Saturday, February 12, 2011

18 The Bridie Fire Spring
Sunday January 30, 2011:
The sun, lying low across the pavement, breathes warmly upon my legs, my face in shadow, is stinging from the bite of the February wind. We walk through the deep shade of the narrow streets to St Bride’s on Fleet Street.
Quickly, we make our way down to the warmth of the crip. In a small chapel, we sit on hard seats and listen to the building grumbling above our heads. Beyond the heating system, I am sure I can hear water running. It sounds very much to me as though there is a constant slow flow of water dropping into a deep pool below. Each droplet has its own voice. Each droplet is made big by the cavernous space surround the pool, by the stones and bricks that bind it, confining it to the darkness of the secret waterways of subterranean London.
Above me, somewhere in the main church, an organ is playing. I divide my hearing between the water flowing under cover of the rumbling boiler and the sweet sound of Handle.
Last time I was here, I danced by a springing a field. I wander where that is now.
My mind focuses on the unseen water and before me arises the mist of an energetic little spring, rising from between white shining rocks, held by dark green moss. I watch the progress of the water, the glittering droplets lit by the low spring sun until they glisten gold and red.
“No, that’s fire, not sunlight” I think to myself, watching the water arc amongst slowly rising yellow, gold and red flames. The water and fire begin to play with each other. Droplets leap high into the air, chased by teasing tongues of fire until the drops are beads, becoming mist and then steam and the fire is dampened, only to leap up again, stronger than ever.
I marvel at the phenomena of fire and water and the dance they are doing. Neither succeeds in resting dominance from the other but yet the dance is vigorous and earnest, and both elements definitely mean business. In the end, they dance together, harmonious in spray, mist and steam, in fire and heat. Fire snaps, and then hisses, pops and then puffs as water gets the better of it, only to leap up again.
Sharp businesslike footsteps upon the tiles break the spell. We’ve stayed too long. The church is closed. We must leave now.
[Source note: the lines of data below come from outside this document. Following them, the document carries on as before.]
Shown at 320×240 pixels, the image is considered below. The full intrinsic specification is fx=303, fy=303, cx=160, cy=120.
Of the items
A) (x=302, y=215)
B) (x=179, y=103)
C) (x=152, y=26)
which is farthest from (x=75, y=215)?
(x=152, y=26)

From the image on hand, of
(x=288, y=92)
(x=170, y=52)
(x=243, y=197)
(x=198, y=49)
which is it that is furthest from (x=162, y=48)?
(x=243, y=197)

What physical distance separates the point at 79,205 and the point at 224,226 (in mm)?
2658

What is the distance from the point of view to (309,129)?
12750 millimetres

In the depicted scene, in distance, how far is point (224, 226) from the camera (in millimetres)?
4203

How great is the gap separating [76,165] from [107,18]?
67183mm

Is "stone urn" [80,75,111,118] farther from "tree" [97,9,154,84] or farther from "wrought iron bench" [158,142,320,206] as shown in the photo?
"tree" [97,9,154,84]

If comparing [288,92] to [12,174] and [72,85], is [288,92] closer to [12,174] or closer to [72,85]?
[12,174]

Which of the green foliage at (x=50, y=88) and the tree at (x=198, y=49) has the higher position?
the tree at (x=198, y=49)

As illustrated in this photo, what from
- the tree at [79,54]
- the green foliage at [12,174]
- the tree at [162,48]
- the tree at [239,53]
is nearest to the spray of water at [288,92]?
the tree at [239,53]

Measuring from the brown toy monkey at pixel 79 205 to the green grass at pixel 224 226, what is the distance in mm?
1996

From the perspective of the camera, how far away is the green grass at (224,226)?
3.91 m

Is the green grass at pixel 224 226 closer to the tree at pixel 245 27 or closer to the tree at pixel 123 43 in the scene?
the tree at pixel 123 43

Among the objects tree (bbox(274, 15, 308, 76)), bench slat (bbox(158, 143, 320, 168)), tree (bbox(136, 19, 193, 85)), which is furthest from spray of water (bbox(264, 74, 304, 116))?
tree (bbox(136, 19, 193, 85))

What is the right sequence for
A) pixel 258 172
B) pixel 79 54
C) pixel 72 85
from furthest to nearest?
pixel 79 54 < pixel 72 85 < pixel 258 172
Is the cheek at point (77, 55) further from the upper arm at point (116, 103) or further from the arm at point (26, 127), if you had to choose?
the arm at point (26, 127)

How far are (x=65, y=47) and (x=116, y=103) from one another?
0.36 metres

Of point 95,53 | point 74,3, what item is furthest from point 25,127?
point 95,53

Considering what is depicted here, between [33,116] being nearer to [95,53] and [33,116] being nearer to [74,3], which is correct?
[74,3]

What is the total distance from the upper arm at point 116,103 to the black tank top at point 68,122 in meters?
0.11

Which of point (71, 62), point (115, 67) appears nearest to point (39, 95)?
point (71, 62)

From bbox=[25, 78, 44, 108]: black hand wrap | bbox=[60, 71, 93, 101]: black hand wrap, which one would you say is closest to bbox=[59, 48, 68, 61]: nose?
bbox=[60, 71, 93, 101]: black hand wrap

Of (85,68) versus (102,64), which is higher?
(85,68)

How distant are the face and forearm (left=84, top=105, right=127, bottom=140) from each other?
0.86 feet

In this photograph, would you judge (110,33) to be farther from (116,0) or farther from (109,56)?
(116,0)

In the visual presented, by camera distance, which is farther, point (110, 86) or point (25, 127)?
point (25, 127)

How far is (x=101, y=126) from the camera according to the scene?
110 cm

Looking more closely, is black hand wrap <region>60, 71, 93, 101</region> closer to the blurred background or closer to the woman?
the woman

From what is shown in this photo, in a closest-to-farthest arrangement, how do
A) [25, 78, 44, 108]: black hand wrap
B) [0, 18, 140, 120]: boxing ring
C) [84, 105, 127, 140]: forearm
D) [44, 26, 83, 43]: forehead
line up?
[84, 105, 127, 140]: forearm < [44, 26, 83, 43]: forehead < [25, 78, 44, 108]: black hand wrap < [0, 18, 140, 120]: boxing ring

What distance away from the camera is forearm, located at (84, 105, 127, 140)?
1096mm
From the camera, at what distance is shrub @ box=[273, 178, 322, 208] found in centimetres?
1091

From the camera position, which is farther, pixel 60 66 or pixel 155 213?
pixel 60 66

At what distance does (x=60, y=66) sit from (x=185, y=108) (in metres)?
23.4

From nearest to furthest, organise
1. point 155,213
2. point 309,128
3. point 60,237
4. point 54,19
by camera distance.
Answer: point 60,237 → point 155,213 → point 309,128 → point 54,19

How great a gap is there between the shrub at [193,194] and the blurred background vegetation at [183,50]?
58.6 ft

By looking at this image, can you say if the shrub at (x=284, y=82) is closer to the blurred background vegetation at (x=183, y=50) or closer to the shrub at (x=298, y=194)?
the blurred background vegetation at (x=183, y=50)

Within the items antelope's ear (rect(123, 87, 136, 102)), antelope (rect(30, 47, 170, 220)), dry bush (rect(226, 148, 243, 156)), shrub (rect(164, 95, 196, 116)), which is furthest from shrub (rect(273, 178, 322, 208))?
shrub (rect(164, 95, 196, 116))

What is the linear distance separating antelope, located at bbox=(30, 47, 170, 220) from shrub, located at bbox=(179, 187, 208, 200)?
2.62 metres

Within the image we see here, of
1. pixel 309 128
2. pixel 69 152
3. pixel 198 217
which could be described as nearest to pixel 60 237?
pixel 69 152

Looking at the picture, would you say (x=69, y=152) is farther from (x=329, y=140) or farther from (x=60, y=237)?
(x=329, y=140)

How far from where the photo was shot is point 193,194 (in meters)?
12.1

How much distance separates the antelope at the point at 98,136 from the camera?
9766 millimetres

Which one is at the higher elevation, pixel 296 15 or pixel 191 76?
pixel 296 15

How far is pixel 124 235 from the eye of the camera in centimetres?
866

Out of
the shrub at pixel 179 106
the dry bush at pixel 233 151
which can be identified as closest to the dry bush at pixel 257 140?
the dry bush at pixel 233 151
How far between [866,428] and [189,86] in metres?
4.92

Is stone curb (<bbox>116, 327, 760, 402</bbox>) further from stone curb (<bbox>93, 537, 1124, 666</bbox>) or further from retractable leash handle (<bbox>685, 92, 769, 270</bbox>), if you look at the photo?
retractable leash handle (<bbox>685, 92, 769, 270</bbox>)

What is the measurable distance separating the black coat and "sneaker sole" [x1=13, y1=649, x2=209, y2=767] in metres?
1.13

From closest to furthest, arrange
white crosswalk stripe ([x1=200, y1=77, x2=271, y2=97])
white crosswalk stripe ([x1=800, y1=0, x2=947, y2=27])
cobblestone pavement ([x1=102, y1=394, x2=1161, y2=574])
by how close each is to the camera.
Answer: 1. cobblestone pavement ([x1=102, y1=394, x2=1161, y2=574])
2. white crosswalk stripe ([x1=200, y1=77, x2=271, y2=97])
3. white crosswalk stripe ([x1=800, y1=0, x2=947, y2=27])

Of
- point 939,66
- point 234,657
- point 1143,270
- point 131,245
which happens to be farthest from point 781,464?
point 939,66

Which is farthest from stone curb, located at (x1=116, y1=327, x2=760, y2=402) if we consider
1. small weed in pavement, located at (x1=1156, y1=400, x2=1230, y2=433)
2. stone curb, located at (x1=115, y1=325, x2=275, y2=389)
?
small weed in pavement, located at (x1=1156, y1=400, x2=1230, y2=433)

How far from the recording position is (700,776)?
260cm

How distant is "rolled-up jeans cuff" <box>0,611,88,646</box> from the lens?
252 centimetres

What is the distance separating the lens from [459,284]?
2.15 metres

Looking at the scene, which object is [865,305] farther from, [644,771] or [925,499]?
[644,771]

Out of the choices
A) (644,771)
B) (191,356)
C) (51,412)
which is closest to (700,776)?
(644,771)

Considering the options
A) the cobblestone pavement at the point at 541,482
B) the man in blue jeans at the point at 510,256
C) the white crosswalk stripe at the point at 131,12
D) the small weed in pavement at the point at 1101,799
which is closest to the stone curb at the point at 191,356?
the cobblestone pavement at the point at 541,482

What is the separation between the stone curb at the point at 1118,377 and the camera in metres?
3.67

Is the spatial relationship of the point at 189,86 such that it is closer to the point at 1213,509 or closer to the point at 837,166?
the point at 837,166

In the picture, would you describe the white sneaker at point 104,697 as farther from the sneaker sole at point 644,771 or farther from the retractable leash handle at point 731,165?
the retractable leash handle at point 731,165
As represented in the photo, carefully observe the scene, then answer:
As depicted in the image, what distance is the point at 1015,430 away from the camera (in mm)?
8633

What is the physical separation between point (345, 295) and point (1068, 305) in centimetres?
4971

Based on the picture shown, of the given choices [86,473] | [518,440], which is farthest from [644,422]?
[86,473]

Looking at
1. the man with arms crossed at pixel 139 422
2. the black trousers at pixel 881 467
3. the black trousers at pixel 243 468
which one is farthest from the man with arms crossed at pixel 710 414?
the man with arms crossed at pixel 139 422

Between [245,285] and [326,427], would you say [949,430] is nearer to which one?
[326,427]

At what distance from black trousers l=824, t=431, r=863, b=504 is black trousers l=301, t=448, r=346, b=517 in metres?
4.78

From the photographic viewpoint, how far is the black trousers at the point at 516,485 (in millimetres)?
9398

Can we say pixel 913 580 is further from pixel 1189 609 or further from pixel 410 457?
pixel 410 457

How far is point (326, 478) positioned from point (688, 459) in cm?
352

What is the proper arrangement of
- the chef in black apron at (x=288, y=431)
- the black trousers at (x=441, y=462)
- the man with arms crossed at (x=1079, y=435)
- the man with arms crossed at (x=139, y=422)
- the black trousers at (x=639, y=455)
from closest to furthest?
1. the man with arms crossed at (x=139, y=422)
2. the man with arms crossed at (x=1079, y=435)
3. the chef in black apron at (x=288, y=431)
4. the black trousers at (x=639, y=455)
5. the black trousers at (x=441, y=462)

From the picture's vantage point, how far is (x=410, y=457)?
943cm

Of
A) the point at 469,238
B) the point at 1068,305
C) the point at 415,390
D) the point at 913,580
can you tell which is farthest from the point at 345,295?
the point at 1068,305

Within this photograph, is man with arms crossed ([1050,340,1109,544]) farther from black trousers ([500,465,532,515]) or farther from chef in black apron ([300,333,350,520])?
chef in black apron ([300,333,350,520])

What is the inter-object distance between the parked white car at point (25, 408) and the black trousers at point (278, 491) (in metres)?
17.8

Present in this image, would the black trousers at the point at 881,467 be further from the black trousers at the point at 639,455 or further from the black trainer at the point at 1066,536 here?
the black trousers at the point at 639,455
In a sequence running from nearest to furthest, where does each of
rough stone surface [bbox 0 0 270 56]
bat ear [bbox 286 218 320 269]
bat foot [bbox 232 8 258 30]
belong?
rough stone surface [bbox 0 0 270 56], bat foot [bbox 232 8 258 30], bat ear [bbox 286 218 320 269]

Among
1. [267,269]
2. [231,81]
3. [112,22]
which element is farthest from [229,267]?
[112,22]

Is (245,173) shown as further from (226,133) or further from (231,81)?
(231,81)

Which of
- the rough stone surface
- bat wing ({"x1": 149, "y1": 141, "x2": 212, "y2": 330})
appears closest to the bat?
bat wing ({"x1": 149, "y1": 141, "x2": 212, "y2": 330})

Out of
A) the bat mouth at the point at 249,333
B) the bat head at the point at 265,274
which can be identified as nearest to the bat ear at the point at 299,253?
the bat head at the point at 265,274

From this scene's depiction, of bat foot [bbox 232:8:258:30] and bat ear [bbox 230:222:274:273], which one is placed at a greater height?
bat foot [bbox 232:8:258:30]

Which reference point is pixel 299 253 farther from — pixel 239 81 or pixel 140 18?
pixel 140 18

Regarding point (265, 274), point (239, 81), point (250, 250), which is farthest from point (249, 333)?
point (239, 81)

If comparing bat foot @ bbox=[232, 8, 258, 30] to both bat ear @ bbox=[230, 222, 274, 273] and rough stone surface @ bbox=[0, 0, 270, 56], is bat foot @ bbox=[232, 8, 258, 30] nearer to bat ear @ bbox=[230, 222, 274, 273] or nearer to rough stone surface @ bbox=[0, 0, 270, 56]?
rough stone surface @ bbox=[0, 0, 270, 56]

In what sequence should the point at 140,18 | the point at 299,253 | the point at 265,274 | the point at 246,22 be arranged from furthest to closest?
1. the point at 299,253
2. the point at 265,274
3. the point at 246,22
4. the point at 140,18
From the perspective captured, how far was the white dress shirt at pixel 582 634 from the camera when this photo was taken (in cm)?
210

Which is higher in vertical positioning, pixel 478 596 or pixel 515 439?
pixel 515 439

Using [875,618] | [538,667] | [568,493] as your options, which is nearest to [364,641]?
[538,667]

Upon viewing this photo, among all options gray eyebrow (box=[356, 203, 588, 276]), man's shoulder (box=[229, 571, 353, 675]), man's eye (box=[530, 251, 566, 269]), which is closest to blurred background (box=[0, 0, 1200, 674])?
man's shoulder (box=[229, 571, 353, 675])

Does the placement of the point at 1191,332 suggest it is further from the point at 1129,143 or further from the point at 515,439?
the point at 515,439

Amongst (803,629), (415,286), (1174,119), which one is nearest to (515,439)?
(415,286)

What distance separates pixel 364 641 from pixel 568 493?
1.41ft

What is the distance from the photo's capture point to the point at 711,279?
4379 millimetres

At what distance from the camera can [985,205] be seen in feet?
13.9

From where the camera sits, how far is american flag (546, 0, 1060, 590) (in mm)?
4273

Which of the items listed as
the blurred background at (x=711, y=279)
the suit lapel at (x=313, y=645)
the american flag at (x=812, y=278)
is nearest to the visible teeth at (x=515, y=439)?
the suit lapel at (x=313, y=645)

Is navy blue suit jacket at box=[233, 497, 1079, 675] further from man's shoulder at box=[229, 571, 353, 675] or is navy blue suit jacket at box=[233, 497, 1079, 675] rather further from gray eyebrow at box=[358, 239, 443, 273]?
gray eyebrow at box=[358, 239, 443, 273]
I nod at the water fire, the flaming spring and briefly speculate about the actions of opposites that have the potential to snuff out or evaporate the other.
“What can I learn from this easy coexistence?” I wonder to myself. There’s harmony in their dance. I like that.
“I know that my redeemer liveth”, sings a beautiful mezzo-soprano voice. Softly, the organ replies. , Together they dance, bowing politely to each other with every phrase and counter-phrase. I sing along quietly as I walk without haste from the church, out into the bitter February sunshine.